Exercise directions> Only the lines from the one with "New Zealand, site" to the end of the data below should be given again, exactly as written.

Source material>
▽

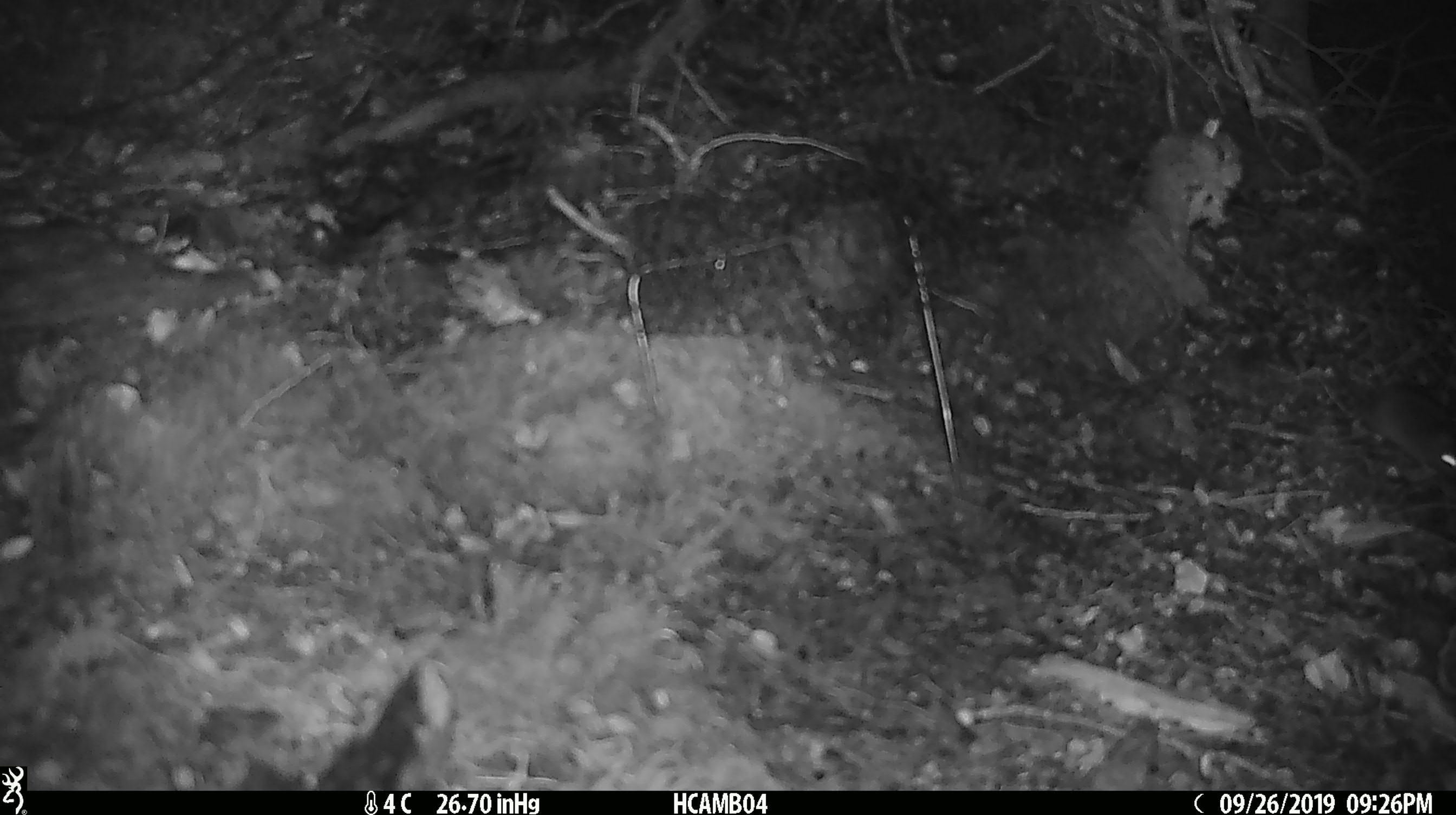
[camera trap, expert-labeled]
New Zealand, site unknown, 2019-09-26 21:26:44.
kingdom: Animalia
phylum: Chordata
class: Mammalia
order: Rodentia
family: Muridae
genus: Mus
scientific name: Mus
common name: mouse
Mouse (Mus).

△

Solution to this exercise>
New Zealand, site unknown, 2019-09-26 21:26:44.
kingdom: Animalia
phylum: Chordata
class: Mammalia
order: Rodentia
family: Muridae
genus: Mus
scientific name: Mus
common name: mouse
Mouse (Mus).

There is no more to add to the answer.